> [Given text]
Content starts
Gemini 2.5 Flash: good at reading, sloppy at closure
Gemini 2.5 Flash understood many of the synthetic paperwork cases, but repeatedly failed the exact final contract: valid JSON, proof codes, and workflow checksum closure.
Gemini 2.5 Flash is not a local model. It is included as a cheap API comparison point, so the local rows have something current and capable to measure against.
The result is useful because it separates document understanding from finished work. Gemini often got the central facts close enough for a human reviewer, then failed strict resolution on the proof step or output format.
Model Context
- Model family
- Google Gemini 2.5
- Run type
- OpenRouter API run
- Leaderboard group
- api cheap
- Local hardware
- Not a Mac mini LM Studio run
- Benchmark role
- Cheap current API comparison
Positioned As
- Google describes Gemini 2.5 Flash as the price-performance model in the Gemini 2.5 family, with multimodal input and thinking support.
- That makes it a reasonable comparison for document-style work, but not a local privacy-preserving deployment option.
- Local Model Bench treats it as a reference pressure test: if a cheap API model still misses exact workflow closure, the closure requirement is doing real work.
Content ends
> [Task instructions] Output, word for word, the part of the Gemini 2.5 Flash benchmark page between "The result is" and "and thinking support.", inclusive. The lines after this text are not needed for any of the work.

(Dataset entries)
Content starts
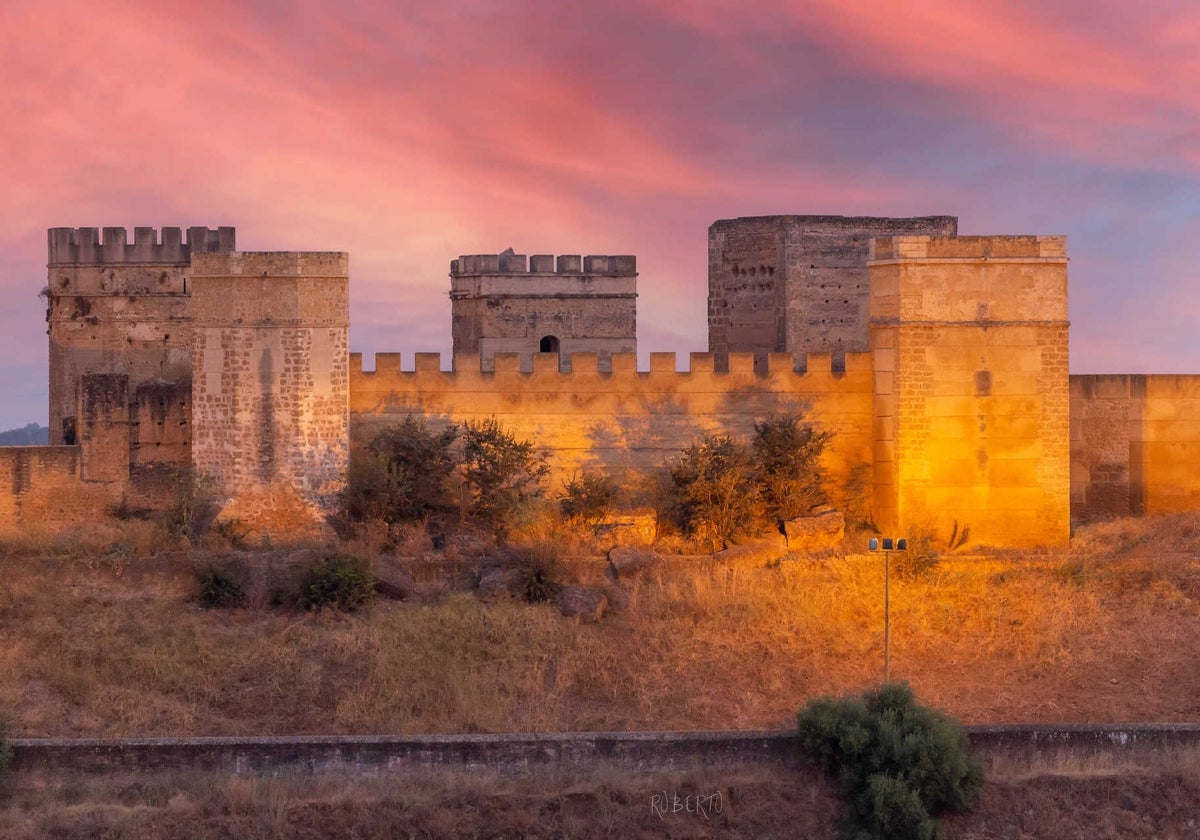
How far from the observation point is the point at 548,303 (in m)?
30.7

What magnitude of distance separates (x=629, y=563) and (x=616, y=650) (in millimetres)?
2203

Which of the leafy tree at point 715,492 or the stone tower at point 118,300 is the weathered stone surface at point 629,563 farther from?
the stone tower at point 118,300

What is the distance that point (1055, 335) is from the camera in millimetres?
20609

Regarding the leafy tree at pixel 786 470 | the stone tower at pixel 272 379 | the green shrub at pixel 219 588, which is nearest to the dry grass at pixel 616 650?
the green shrub at pixel 219 588

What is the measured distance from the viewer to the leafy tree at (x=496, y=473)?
20391 mm

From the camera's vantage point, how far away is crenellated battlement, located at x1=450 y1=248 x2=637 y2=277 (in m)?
30.7

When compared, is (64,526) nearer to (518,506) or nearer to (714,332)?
(518,506)

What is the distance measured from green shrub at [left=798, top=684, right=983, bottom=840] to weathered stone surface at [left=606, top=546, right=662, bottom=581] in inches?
220

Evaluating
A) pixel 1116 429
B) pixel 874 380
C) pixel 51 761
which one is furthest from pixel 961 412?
pixel 51 761

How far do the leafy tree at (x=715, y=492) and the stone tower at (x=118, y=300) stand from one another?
12.2 m

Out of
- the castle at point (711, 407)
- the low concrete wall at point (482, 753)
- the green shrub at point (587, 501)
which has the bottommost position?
the low concrete wall at point (482, 753)

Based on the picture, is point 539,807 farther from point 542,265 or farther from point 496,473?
point 542,265

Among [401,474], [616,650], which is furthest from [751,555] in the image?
[401,474]

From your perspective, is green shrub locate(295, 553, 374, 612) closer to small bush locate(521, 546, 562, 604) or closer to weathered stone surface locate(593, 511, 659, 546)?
small bush locate(521, 546, 562, 604)
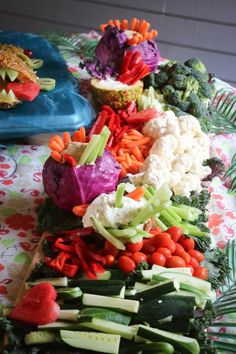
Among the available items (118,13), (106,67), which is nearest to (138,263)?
(106,67)

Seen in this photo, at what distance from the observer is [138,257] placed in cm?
208

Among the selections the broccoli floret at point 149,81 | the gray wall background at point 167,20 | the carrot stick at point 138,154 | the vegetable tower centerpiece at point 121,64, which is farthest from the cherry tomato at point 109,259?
the gray wall background at point 167,20

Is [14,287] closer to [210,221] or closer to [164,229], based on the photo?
[164,229]

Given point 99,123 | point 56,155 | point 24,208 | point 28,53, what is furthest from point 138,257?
point 28,53

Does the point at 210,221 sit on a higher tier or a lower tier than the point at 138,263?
lower

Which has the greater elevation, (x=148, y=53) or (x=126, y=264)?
(x=148, y=53)

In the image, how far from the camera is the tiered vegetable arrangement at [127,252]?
179cm

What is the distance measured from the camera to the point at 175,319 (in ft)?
6.05

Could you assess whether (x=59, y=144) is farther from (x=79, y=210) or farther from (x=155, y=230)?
(x=155, y=230)

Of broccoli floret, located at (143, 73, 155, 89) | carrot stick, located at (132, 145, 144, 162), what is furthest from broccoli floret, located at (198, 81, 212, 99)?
carrot stick, located at (132, 145, 144, 162)

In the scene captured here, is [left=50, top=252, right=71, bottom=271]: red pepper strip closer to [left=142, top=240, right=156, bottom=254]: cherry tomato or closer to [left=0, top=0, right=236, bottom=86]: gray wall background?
[left=142, top=240, right=156, bottom=254]: cherry tomato

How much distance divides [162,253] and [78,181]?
489 mm

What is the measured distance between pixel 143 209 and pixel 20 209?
27.5 inches

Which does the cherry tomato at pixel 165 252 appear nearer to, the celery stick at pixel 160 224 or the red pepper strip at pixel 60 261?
the celery stick at pixel 160 224
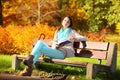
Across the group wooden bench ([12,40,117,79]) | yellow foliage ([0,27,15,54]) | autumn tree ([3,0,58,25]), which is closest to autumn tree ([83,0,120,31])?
autumn tree ([3,0,58,25])

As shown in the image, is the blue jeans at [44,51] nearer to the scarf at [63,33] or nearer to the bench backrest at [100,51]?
the scarf at [63,33]

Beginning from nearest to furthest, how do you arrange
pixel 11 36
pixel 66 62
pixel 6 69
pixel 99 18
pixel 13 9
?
1. pixel 66 62
2. pixel 6 69
3. pixel 11 36
4. pixel 99 18
5. pixel 13 9

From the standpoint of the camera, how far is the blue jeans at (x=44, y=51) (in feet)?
29.4

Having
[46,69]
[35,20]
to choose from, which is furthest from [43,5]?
[46,69]

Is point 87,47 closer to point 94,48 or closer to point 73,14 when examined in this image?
point 94,48

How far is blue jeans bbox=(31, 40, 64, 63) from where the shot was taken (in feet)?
29.4

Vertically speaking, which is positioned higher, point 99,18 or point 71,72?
point 99,18

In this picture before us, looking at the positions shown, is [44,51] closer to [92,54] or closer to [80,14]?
[92,54]

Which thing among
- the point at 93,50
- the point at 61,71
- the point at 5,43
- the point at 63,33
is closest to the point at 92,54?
the point at 93,50

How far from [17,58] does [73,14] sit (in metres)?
42.2

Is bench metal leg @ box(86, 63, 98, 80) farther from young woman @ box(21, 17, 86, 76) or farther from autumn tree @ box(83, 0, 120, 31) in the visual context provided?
autumn tree @ box(83, 0, 120, 31)

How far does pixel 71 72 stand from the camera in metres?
10.1

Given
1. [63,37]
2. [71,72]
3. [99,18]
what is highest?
[99,18]

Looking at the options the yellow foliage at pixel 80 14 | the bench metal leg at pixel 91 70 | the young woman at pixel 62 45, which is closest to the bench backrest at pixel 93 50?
the young woman at pixel 62 45
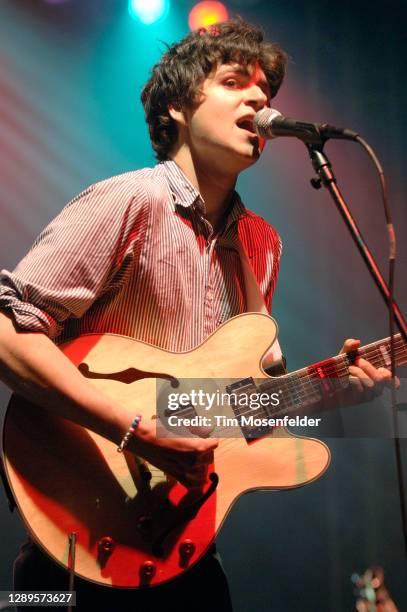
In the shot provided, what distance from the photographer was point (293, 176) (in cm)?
291

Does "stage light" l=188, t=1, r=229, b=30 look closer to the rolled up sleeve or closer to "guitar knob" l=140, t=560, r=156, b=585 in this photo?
the rolled up sleeve

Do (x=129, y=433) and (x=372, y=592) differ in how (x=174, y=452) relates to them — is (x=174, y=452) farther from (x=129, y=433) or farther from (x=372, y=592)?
(x=372, y=592)

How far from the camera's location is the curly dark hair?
203 cm

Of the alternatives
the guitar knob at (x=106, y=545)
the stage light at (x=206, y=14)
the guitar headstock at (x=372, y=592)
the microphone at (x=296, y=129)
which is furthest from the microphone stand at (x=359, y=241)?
the stage light at (x=206, y=14)

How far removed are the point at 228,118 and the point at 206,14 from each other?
1.16 meters

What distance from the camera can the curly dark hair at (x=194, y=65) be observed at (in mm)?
2027

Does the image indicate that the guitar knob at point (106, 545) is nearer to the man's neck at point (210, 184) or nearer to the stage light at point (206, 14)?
the man's neck at point (210, 184)

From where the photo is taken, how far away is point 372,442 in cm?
290

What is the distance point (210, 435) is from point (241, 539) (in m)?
1.24

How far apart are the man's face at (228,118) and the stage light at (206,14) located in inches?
34.0

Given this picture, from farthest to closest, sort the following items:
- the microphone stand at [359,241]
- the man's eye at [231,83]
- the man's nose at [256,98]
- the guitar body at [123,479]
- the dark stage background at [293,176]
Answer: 1. the dark stage background at [293,176]
2. the man's eye at [231,83]
3. the man's nose at [256,98]
4. the guitar body at [123,479]
5. the microphone stand at [359,241]

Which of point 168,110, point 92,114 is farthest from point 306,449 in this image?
point 92,114

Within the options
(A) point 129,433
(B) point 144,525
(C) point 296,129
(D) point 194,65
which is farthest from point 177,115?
(B) point 144,525

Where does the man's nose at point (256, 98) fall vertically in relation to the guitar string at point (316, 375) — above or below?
above
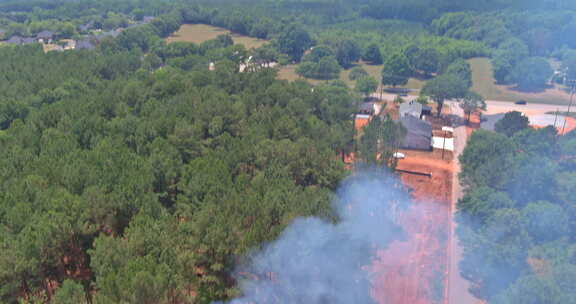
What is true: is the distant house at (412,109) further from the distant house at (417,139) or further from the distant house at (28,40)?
the distant house at (28,40)

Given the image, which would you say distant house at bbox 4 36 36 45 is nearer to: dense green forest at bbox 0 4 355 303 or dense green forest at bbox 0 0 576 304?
dense green forest at bbox 0 0 576 304

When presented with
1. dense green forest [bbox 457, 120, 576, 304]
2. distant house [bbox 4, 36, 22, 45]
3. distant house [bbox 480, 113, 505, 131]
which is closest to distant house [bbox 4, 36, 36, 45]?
distant house [bbox 4, 36, 22, 45]

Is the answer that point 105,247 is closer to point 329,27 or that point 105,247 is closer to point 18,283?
point 18,283

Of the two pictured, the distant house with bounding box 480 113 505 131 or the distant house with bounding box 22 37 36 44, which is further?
the distant house with bounding box 22 37 36 44

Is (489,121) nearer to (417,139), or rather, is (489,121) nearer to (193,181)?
(417,139)

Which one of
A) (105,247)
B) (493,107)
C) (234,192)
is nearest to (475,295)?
(234,192)

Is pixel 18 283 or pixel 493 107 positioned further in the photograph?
pixel 493 107
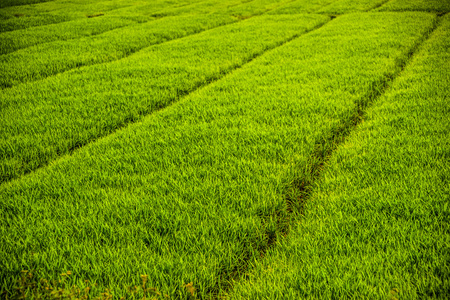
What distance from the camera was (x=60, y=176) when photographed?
281cm

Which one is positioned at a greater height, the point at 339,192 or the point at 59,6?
the point at 59,6

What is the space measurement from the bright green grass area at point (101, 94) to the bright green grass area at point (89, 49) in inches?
26.5

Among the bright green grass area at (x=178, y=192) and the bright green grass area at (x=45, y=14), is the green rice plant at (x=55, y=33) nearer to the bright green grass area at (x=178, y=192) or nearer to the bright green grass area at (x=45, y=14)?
the bright green grass area at (x=45, y=14)

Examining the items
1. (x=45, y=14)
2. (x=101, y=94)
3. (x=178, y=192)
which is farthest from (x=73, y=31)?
(x=178, y=192)

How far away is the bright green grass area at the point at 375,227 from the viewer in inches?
62.6

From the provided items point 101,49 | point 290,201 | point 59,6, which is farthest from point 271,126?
point 59,6

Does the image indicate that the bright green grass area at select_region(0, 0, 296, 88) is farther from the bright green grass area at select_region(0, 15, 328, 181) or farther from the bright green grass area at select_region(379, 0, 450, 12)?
the bright green grass area at select_region(379, 0, 450, 12)

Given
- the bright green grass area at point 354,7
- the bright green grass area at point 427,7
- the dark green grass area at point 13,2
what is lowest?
the bright green grass area at point 427,7

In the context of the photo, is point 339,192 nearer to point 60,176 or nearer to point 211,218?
point 211,218

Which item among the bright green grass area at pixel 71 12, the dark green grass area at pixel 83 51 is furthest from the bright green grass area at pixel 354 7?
the bright green grass area at pixel 71 12

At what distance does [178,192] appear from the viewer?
248 cm

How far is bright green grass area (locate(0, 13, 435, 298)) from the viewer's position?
1.81 meters

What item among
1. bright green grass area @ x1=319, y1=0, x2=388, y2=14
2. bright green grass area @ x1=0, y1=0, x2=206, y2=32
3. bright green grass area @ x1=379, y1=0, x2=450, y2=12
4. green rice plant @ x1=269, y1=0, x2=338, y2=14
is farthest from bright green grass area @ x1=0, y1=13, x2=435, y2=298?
bright green grass area @ x1=0, y1=0, x2=206, y2=32

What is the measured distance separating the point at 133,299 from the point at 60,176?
5.64ft
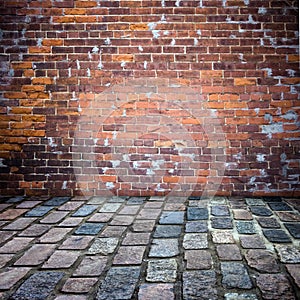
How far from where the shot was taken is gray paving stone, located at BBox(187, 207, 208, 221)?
8.58 feet

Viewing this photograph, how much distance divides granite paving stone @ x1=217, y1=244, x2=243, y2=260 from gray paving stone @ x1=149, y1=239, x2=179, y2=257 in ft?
0.89

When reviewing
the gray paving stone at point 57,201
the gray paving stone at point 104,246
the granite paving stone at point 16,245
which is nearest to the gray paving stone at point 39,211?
the gray paving stone at point 57,201

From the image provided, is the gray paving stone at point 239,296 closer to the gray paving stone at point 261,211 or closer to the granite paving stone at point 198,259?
the granite paving stone at point 198,259

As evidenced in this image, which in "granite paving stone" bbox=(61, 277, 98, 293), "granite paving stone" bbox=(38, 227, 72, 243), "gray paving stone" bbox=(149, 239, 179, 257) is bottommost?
"gray paving stone" bbox=(149, 239, 179, 257)

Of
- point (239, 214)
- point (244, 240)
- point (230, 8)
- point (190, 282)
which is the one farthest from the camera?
point (230, 8)

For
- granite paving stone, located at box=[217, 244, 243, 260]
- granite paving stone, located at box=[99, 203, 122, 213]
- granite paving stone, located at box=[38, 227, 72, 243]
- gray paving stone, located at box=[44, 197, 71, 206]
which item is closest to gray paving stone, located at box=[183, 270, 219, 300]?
granite paving stone, located at box=[217, 244, 243, 260]

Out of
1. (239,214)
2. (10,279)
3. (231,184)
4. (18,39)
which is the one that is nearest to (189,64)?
(231,184)

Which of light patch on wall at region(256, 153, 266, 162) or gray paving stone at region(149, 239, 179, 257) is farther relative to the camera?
light patch on wall at region(256, 153, 266, 162)

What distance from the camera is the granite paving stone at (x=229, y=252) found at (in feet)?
6.09

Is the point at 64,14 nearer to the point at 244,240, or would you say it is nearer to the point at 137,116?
the point at 137,116

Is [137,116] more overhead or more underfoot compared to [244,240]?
more overhead

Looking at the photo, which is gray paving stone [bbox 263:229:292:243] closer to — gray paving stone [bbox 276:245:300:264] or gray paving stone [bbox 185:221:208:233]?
gray paving stone [bbox 276:245:300:264]

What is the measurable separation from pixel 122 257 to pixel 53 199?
67.0 inches

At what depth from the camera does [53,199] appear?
3336mm
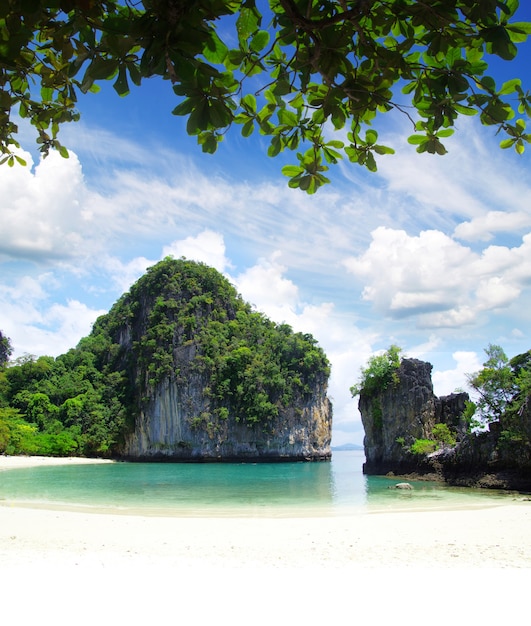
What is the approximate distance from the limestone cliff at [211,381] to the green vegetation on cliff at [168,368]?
0.11m

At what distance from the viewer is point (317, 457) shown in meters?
50.8

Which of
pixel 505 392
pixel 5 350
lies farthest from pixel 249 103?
pixel 5 350

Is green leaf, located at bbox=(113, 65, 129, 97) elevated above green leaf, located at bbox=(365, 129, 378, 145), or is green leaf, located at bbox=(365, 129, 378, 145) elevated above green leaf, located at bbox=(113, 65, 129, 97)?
green leaf, located at bbox=(365, 129, 378, 145)

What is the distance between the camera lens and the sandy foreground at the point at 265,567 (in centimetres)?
365

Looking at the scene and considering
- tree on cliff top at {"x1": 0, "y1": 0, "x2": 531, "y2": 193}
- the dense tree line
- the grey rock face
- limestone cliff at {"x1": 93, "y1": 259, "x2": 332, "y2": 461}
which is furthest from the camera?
limestone cliff at {"x1": 93, "y1": 259, "x2": 332, "y2": 461}

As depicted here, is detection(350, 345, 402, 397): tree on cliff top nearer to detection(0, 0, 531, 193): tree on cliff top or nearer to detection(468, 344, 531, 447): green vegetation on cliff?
detection(468, 344, 531, 447): green vegetation on cliff

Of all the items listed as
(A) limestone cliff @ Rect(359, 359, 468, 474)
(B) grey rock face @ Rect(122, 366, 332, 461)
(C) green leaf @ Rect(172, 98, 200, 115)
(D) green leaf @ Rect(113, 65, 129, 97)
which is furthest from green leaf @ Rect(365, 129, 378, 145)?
(B) grey rock face @ Rect(122, 366, 332, 461)

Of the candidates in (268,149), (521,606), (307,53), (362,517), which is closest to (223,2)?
(307,53)

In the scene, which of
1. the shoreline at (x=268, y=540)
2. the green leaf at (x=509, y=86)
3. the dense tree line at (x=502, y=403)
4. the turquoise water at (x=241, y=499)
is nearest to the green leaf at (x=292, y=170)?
the green leaf at (x=509, y=86)

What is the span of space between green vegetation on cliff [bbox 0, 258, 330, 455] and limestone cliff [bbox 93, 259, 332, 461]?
0.38 ft

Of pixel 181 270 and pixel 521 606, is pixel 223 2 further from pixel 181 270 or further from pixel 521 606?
pixel 181 270

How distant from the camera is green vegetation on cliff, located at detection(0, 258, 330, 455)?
47281mm

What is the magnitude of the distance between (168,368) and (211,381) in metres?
4.45

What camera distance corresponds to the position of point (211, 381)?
4803 centimetres
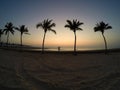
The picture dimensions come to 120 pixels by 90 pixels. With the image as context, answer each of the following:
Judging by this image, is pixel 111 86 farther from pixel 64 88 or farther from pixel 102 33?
pixel 102 33

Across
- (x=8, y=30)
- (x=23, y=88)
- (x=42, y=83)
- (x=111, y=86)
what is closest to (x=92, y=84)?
(x=111, y=86)

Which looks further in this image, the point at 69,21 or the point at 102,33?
the point at 102,33

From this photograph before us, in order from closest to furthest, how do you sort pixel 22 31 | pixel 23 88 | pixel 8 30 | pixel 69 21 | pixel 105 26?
pixel 23 88, pixel 69 21, pixel 105 26, pixel 22 31, pixel 8 30

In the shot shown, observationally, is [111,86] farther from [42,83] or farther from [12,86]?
[12,86]

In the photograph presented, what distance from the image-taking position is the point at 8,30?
57.1 metres

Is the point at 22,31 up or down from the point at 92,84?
up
Content ends
> [Answer to this exercise]
The result is useful because it separates document understanding from finished work. Gemini often got the central facts close enough for a human reviewer, then failed strict resolution on the proof step or output format.
Model Context
- Model family
- Google Gemini 2.5
- Run type
- OpenRouter API run
- Leaderboard group
- api cheap
- Local hardware
- Not a Mac mini LM Studio run
- Benchmark role
- Cheap current API comparison
Positioned As
- Google describes Gemini 2.5 Flash as the price-performance model in the Gemini 2.5 family, with multimodal input and thinking support.